◆ **本文**
第31回 東京国際映画祭(TIFF) コンペティション国際審査委員&受賞者記者会見レポート
【写真】第31回東京国際映画祭(TIFF) コンペティション国際審査委員&受賞者記者会見

第31回 東京国際映画祭(TIFF)
コンペティション国際審査委員&受賞者記者会見

受賞者が喜びの声や観客からの手応えを語る!!

11月2日(金)、第31回東京国際映画祭(TIFF)は「アウォード・セレモニー」で各賞受賞者を発表した後、コンペティション国際審査委員と各受賞者による記者会見が実施。コンペティション部門の国際審査委員長を務めたブリランテ・メンドーサをはじめ、ブライアン・バーク、タラネ・アリドゥスティ、スタンリー・クワン、南果歩ら国際審査委員と、コンペティション部門、アジアの未来部門、日本映画スプラッシュ部門の各受賞者が登壇した。『アマンダ(原題)』で東京グランプリを受賞したミカエル・アース監督は、すでに帰国していたため欠席した。

コンペティション国際審査委員総評

【写真】ブリランテ・メンドーサ国際審査委員長(映画監督/フィリピン)ブリランテ・メンドーサ国際審査委員長(映画監督/フィリピン)

◆ **課題**
記者会見のレポートについて答えよ。
1. 記者会見が実施されたのは何月何日か。
2. 東京グランプリを受賞した監督が欠席した理由は何か。
3. 国際審査委員長の名前と、写真の説明に添えられた国名は何か。
記録は本文とは関係がない。

◆ **データセットの記録**
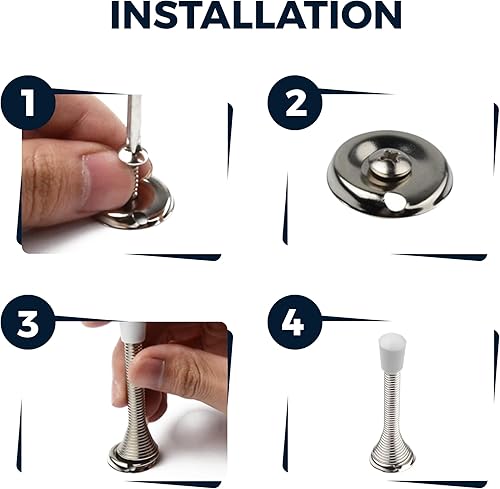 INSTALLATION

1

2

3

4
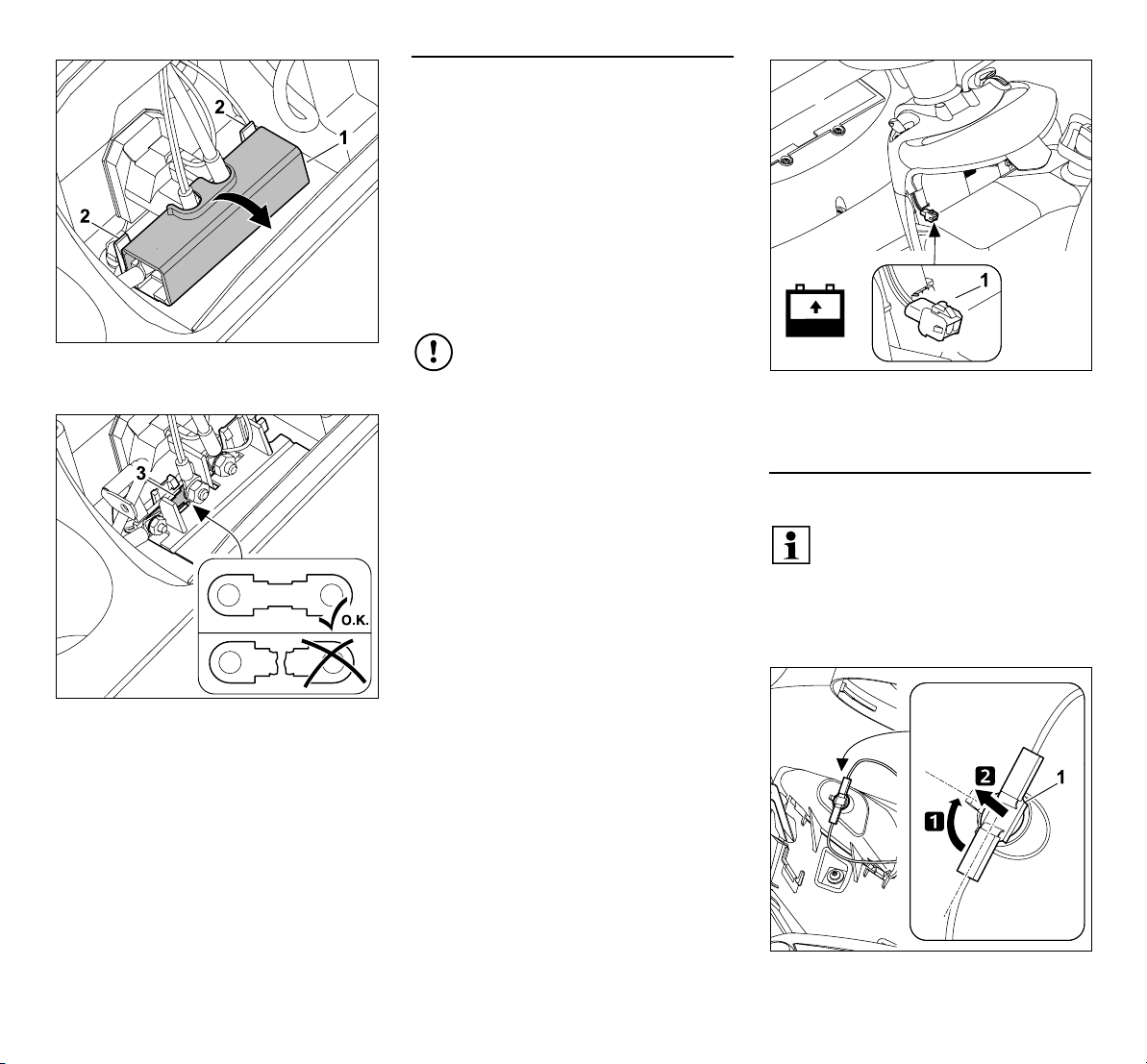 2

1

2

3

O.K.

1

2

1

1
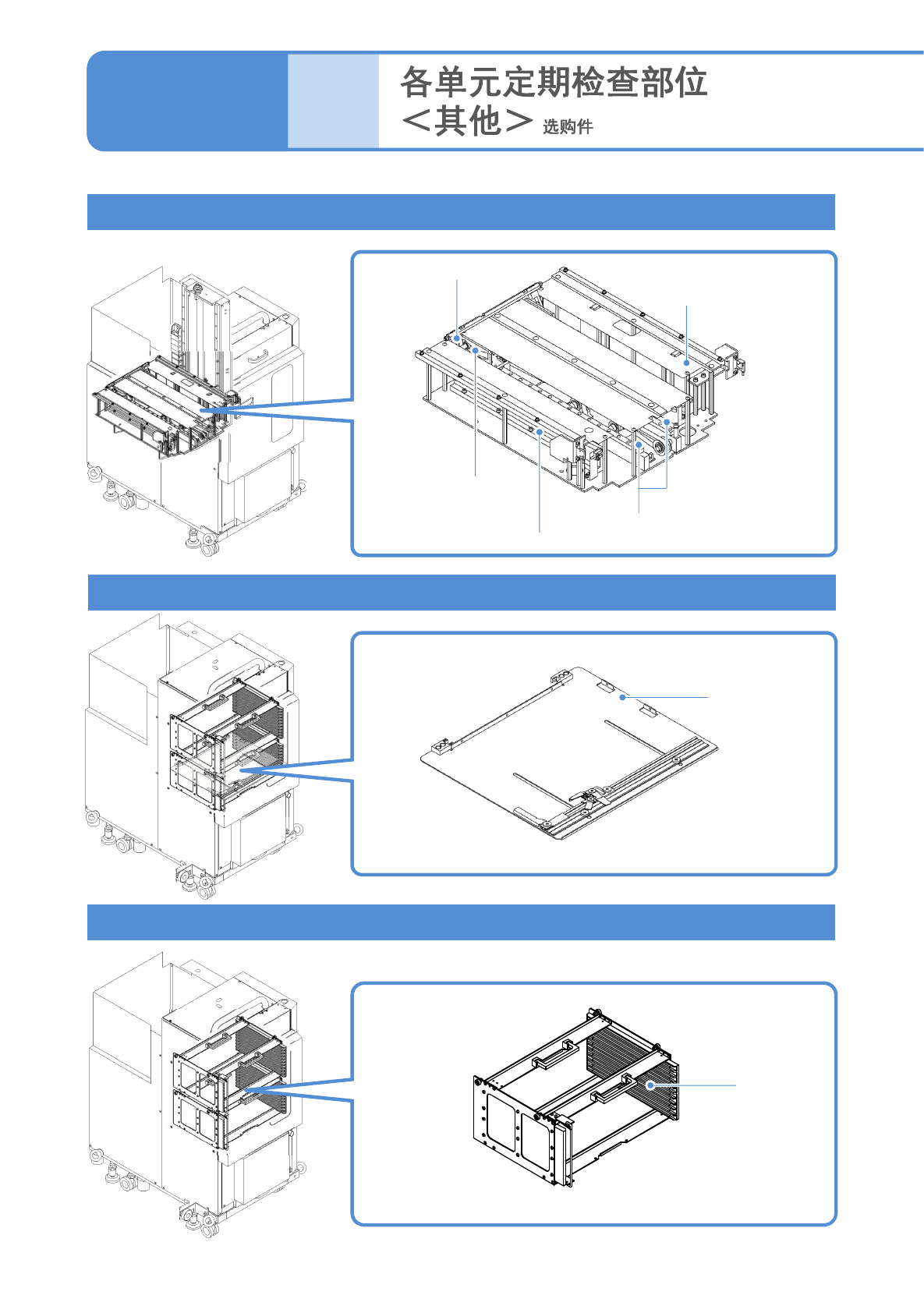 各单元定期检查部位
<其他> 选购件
* * *
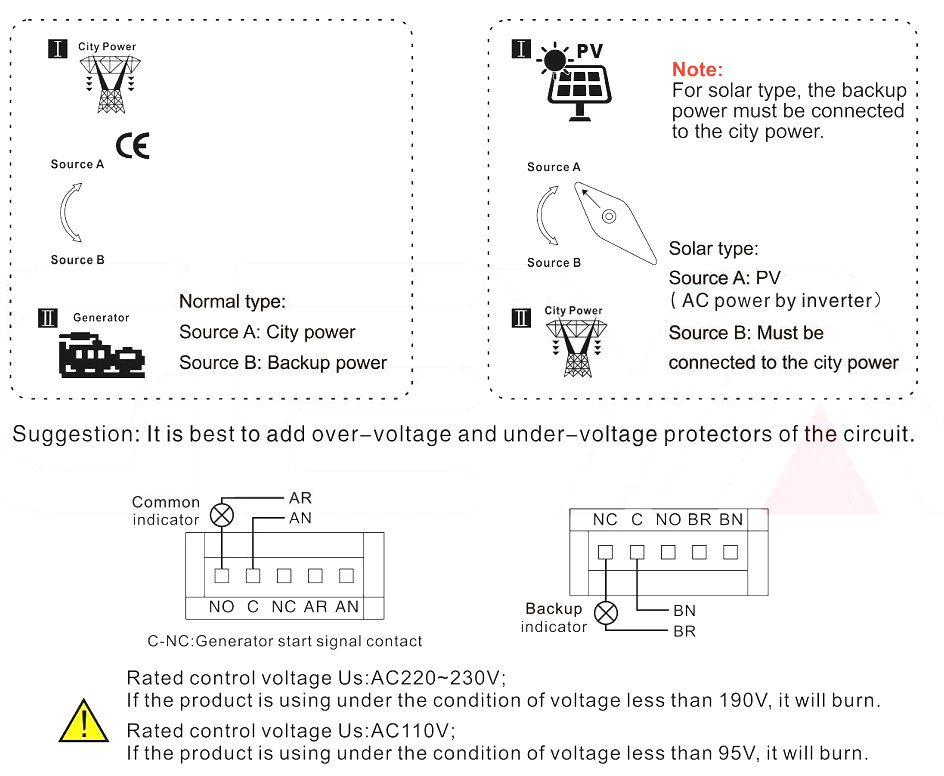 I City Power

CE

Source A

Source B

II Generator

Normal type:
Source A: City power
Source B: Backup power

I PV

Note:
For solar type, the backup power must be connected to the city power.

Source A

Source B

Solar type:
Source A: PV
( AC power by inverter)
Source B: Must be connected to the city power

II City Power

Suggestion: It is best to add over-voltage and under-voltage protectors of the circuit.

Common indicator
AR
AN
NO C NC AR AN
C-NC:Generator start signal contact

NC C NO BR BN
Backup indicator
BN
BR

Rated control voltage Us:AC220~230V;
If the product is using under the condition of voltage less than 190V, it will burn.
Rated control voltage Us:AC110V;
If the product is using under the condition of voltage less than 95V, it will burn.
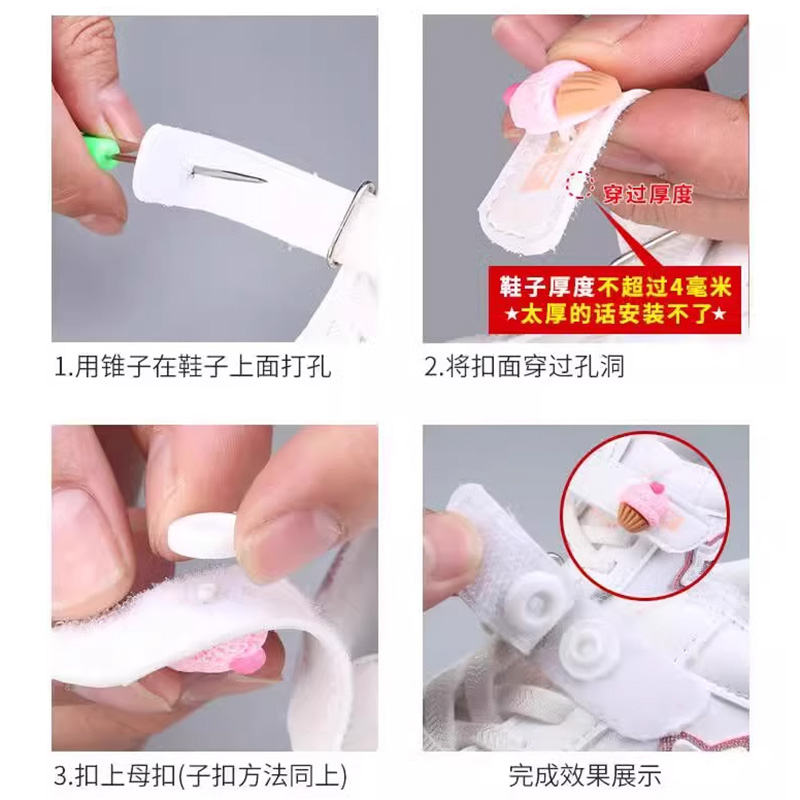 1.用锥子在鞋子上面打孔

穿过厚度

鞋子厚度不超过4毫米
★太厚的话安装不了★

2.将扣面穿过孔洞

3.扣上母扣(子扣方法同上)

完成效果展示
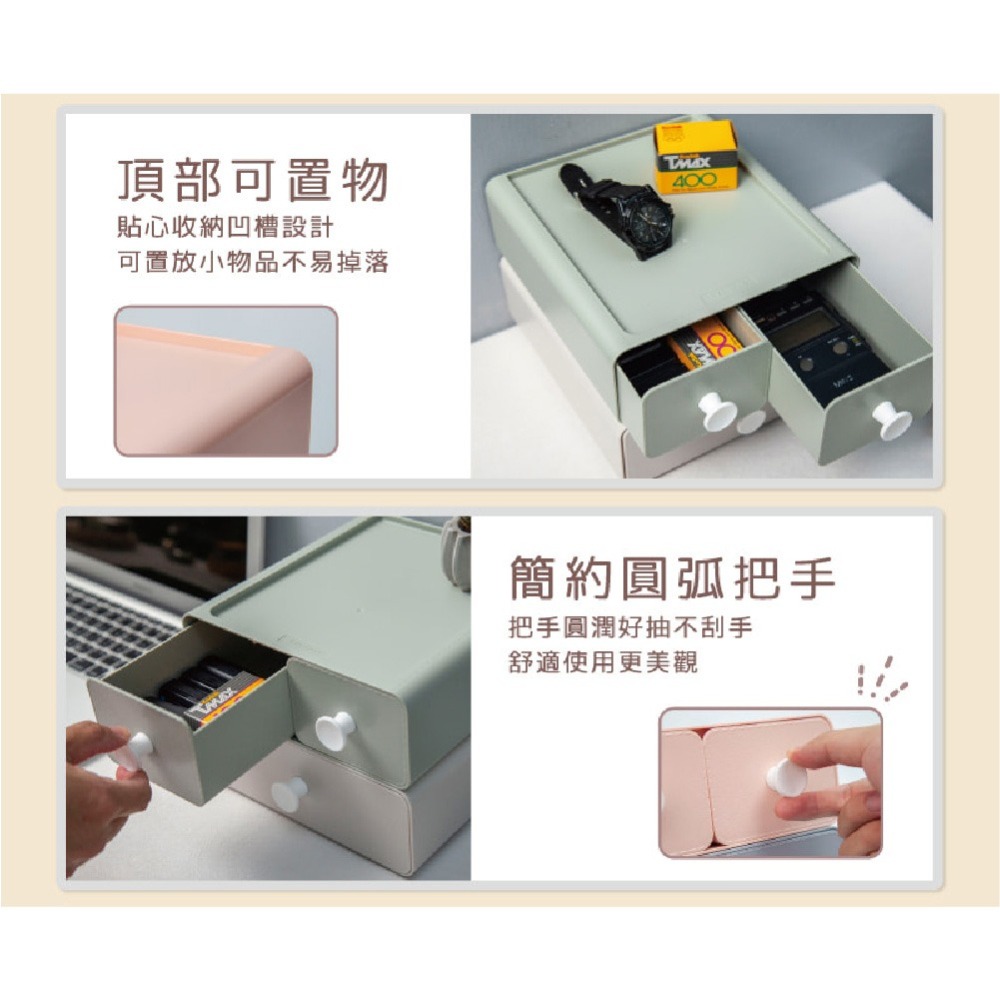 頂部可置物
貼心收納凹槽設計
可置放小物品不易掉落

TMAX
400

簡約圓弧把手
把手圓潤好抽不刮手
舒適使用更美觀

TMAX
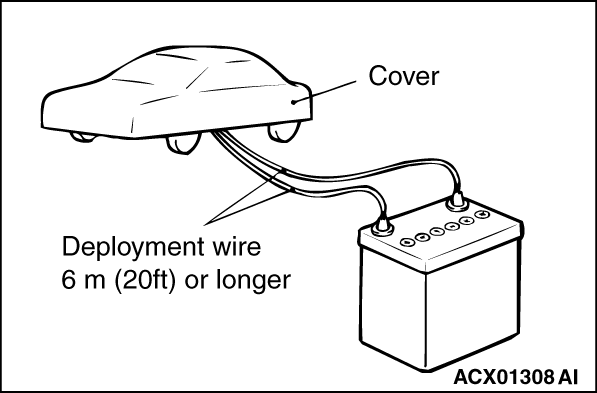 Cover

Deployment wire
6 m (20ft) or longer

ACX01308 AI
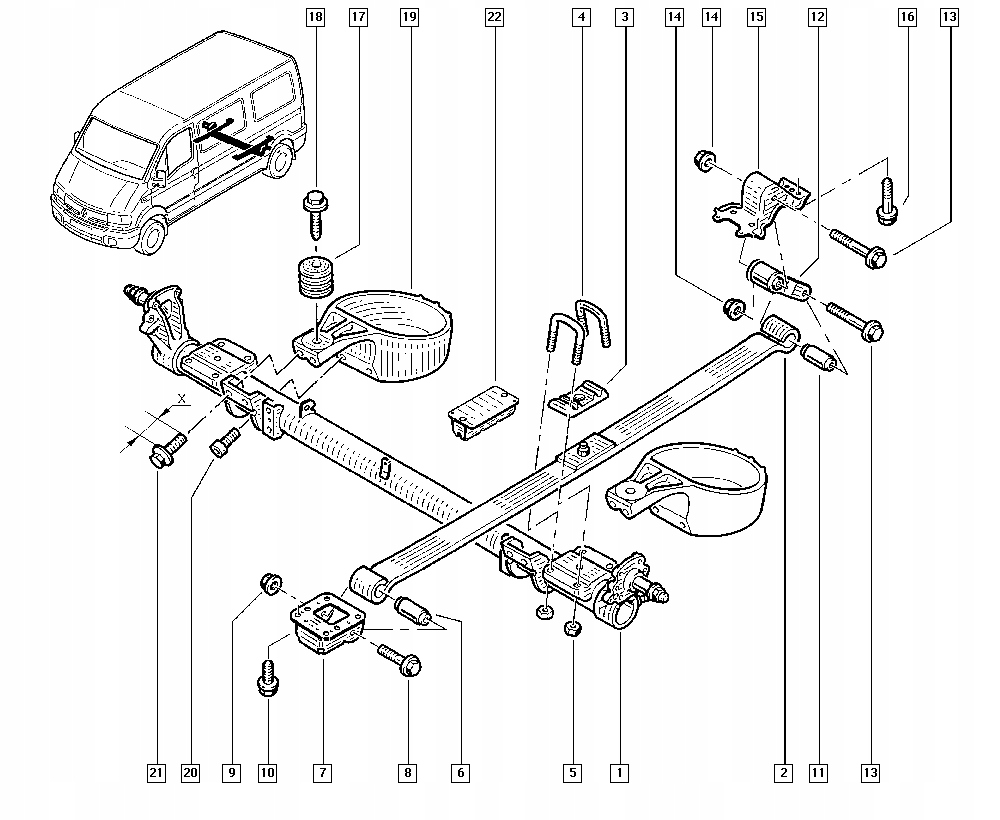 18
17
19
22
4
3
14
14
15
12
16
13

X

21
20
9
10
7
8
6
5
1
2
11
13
==
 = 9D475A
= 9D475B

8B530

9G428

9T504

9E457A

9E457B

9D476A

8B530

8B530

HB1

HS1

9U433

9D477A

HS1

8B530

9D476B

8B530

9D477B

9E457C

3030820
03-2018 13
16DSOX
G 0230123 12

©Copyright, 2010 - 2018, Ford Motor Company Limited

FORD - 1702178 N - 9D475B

◆ **解答**
1. 11月2日(金)
2. すでに帰国していたため
3. ブリランテ・メンドーサ、フィリピン